Cells (2 × 10⁵/well) were seeded into 6-well plates and treated with indicated concentrations of Lobocrassin B for 24 h. The cells and collected tumor tissues were lysed by RIPA buffer (Sigma-Aldrich, St. Louis, MO, USA) containing 1% protease inhibitor cocktail (Sigma-Aldrich, St. Louis, MO, USA) and 2% phenylmethanesulfonyl fluoride (PMSF; Sigma-Aldrich, St. Louis, MO, USA). Equal loading was verified by using the BCA Protein Assay Kit (Thermo Fisher Scientific, Waltham, MA, USA), to examine protein concentration. The samples of cell lysates were separated by 12% SDS-PAGE gel, and then electroblotted onto Immobilon-P Transfer Membrane (Merck Millipore, Billerica, MA, USA).The membranes were hybridized with anti-Bcl-2 (ab32124), anti-Bax (ab7977), anti-cleaved caspase-3 (ab2302), anti- caspase-8 (ab220171), anti-cleaved caspase-9 (ab2324), anti-cleaved PARP (ab32064) and glyceralde-hyde 3-phosphate dehydrogenase (GAPDH) (ab8245) (Abcam, Cambridge, MA, USA) antibodies at 4 °C overnight after being blocked with PBS containing 0.1% (v/v) Tween 20 and 5% (w/v) nonfat dry milk for 3 h at room temperature. The membranes were then incubated with appropriate horseradish peroxidase (HRP)-conjugated secondary antibodies (Jackson ImmunoResearch Laboratories, West Grove, PA, USA) at 4 °C overnight. Band detection was visualized utilizing the enhanced chemiluminescence detection kit reagent (GE Healthcare Life Sciences, Piscataway, NJ, USA). All bands in the blots were normalized to the level of GAPDH for each lane. The intensity of the bands was quantified using ImageJ 1.47 program for Windows from the National Institute of Health (NIH) (Bethesda, MD, USA).
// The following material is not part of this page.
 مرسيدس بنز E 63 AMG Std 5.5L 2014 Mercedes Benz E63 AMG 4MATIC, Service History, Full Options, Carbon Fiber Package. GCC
4.10. Animals’ Experimentation

Sex-week-old female BALB/c athymic nude mice were purchased from the National Laboratory Animal Center (Taipei, Taiwan). The all animal experiments were approved by the Institutional Animal Care and Use Committee (IACUC) of National Chung Hsing University (Taichung, Taiwan). The mice were housed at a constant room temperature and maintained on a 12 h light/dark cycle with fed a standard rodent diet and water.
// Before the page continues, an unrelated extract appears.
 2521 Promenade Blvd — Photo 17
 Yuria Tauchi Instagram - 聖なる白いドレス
4.11. Tumor Xenograft Model

CL1-5 cells (1 × 10⁷/mouse) in 0.2 mL at 1:1 mixture of cultural medium and BD Matrigel Basement Membrane Matrix (BD Biosciences, Bedford, MA, USA) was inoculated subcutaneously into the flank of nude mice. When the tumor reached approximately 2 mm³ (at day 10 after cell inoculation), the mice were randomly divided into two groups (n = 6 each), and intraperitoneal (i.p.) injection included 20mg/kg Lobocrassin B or vehicle (10% DMSO + 90% glyceryl trioctanoate) (Sigma-Aldrich, St. Louis, MO, USA) every other day continuously for three weeks. During the Lobocrassin B administration, the body weight and tumor sizes (mm³) were recorded. The formula of length × (width)² × 0.5 was applied to calculate the tumor size. At the end of treatment, all the mice were sacrificed after 28 days. The tumor tissues were measured weighted after being removed. The tumors were dissected and evaluated by immunoblotting as mentioned earlier.
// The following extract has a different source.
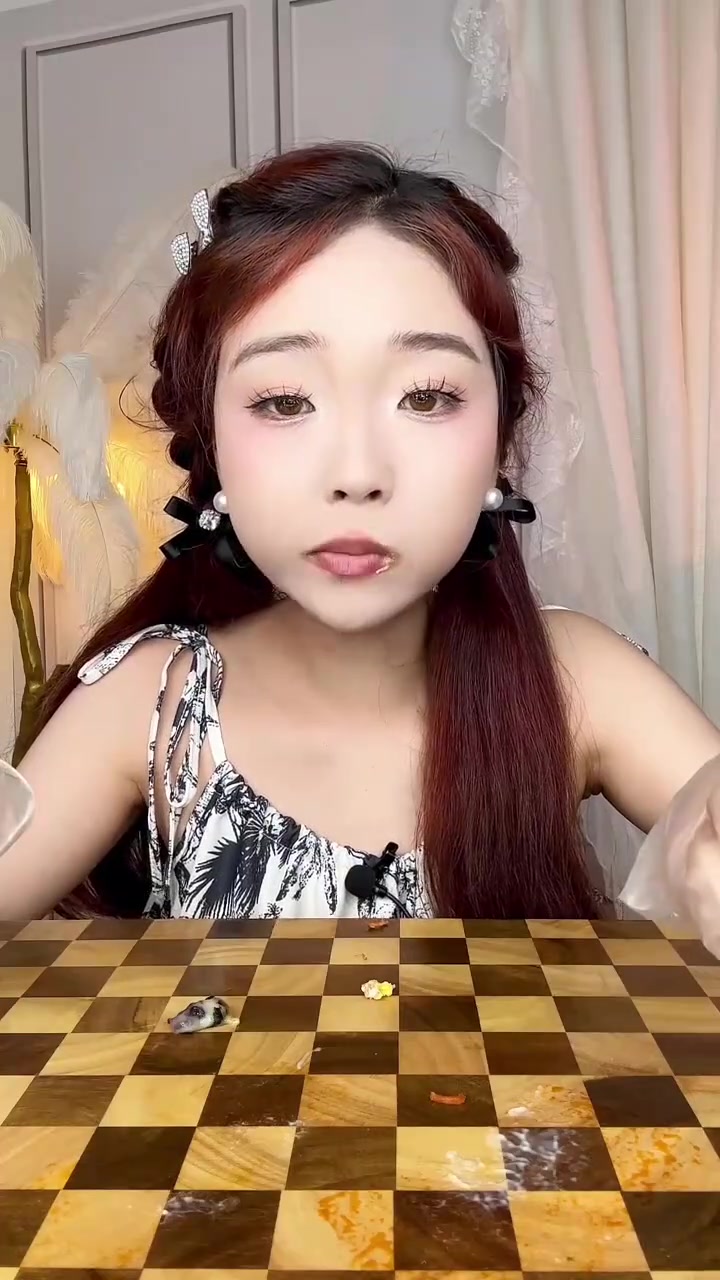 酱多多、无胚蛋糕、千层蛋糕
4.12. Statistical Analysis

The results are expressed as the means ± standard deviation (SD) in triplicate. For comparison between two groups, we used unpaired two-tailed t test (Student’s t test). One-way or two-way ANOVA was used to compare multiple groups according to the experiments (GraphPad Prism Version 5.0 (San Diego, CA, USA). The level of statistical significance was considered as a probability (p) value b 0.05.